■ **Extract to read**:

%%

Generate PCA Data and Summarize Gene Patterns

A gene expression level represents how active a gene is in a given tissue. Higher values mean the gene is more “activated”. PCA identifies new axes (principal components) that capture the largest sources of variation in the data Plotting PC1 and PC2 makes sense because they explain the most variance and thus reveal the strongest underlying patterns.

Visualizing samples in this reduced 2D space allows us to see natural groupings or “clusters” by tissue type. Clustering indicates that gene expression signatures differ systematically between tissues, which would make biological sense ( meaning samples from the same tissue group together based on their gene expression patterns, gene regulation varies by tissue).

# Perform PCA on the gene expression matrix using the built-in R function prcomp()
pca <- prcomp(tissue_gene_expression$x)

# Create a data frame with first 2 principal components and tissue labels
tissue_pca_df <- data.frame(PC1 = pca$x[,1],
                            PC2 = pca$x[,2],
                            Tissue = tissue_gene_expression$y)

Scatterplot: PC1 vs PC2 Colored by Tissue Type

# Define a palette with fewer than 10 distinguishable colors
my_colors <- c("#E41A1C","#FF7F00","#4DAF4A","#984EA3","#377EB8","#FDB462", "#A65628")

# Create the scatterplot
p <- ggplot(tissue_pca_df, aes(x = PC1, y = PC2, color = Tissue)) +
  geom_point(size = 3, alpha = 0.8) +
  labs(title = "PCA of Gene Expression by Tissue Type",
       x = "Principal Component 1",
       y = "Principal Component 2",
       color = "Tissue Type") +
  scale_color_manual(values = my_colors) +
  theme_classic(base_size = 14)

%%

■ **Data section**:
%%

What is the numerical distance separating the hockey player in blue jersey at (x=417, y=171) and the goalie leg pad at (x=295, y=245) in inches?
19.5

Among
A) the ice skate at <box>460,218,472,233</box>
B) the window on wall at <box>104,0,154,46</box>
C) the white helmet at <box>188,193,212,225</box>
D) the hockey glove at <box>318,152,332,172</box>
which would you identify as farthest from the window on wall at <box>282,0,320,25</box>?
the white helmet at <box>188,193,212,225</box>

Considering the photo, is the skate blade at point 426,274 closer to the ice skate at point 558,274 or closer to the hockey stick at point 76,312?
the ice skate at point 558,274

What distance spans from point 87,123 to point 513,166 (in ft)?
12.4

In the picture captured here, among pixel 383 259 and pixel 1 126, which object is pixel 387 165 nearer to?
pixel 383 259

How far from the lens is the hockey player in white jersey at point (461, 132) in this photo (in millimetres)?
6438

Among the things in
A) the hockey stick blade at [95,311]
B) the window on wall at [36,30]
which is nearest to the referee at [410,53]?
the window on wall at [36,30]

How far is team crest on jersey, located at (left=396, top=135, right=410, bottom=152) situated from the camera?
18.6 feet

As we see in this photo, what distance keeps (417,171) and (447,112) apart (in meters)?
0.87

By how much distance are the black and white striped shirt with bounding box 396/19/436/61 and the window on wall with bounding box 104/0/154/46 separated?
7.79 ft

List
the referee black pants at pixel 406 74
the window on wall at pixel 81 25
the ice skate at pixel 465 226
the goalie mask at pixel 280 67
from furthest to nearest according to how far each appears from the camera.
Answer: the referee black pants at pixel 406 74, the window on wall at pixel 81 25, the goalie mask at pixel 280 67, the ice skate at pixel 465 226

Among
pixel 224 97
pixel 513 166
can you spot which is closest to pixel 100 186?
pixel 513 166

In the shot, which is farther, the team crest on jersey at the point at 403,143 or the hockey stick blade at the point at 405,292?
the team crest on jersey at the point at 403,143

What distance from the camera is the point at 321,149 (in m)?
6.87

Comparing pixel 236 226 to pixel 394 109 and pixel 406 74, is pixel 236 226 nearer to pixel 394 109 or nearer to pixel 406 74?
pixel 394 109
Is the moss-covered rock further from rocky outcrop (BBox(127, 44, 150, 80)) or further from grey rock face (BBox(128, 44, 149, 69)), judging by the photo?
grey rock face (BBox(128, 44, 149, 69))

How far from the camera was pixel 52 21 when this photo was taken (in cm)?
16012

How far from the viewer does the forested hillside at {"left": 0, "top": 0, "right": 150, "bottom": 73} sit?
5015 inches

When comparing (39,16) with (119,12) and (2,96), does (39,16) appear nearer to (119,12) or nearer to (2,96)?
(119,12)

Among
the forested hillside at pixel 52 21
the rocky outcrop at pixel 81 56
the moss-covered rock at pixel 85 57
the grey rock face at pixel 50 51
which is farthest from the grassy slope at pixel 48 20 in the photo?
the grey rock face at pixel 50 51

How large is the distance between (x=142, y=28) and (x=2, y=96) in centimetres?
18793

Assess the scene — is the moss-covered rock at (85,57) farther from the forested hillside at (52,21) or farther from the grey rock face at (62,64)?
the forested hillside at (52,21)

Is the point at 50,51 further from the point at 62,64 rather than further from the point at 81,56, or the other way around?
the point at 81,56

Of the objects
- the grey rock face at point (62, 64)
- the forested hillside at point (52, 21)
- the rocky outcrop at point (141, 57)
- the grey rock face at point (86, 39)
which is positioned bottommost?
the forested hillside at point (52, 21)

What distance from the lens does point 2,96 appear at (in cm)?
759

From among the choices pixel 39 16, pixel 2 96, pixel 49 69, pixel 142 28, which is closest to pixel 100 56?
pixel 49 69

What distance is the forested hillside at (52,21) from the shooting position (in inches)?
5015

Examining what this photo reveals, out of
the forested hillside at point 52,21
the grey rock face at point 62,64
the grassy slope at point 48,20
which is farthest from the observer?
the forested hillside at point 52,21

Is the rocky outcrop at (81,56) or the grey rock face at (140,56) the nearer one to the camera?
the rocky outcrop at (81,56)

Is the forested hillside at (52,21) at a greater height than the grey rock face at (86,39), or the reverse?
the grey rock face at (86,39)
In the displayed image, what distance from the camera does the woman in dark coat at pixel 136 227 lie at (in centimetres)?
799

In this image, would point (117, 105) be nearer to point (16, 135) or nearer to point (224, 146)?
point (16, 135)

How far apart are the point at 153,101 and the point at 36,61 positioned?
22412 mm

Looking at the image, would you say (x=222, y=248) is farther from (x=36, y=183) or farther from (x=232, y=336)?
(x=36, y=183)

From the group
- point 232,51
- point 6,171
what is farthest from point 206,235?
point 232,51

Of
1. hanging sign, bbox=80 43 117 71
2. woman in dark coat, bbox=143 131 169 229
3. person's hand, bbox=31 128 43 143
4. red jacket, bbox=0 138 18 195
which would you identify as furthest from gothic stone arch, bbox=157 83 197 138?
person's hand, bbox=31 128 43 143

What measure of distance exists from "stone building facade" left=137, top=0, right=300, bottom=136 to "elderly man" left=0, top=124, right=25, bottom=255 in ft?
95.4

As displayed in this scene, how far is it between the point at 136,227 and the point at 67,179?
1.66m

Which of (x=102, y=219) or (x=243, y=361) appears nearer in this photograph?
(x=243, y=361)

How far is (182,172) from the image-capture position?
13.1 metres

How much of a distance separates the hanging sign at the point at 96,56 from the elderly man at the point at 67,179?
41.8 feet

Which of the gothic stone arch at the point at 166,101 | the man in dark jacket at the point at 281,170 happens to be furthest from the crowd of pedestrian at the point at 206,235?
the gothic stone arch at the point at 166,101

%%

■ **Set of tasks**:
a: Retype the passage of the PCA text above between "Generate PCA Data" and "R function prcomp()", inclusive.
b: In the PCA text, which built-in R function performs PCA on the gene expression matrix?

■ **Solution set**:
a:
Generate PCA Data and Summarize Gene Patterns

A gene expression level represents how active a gene is in a given tissue. Higher values mean the gene is more “activated”. PCA identifies new axes (principal components) that capture the largest sources of variation in the data Plotting PC1 and PC2 makes sense because they explain the most variance and thus reveal the strongest underlying patterns.

Visualizing samples in this reduced 2D space allows us to see natural groupings or “clusters” by tissue type. Clustering indicates that gene expression signatures differ systematically between tissues, which would make biological sense ( meaning samples from the same tissue group together based on their gene expression patterns, gene regulation varies by tissue).

# Perform PCA on the gene expression matrix using the built-in R function prcomp()

b: prcomp()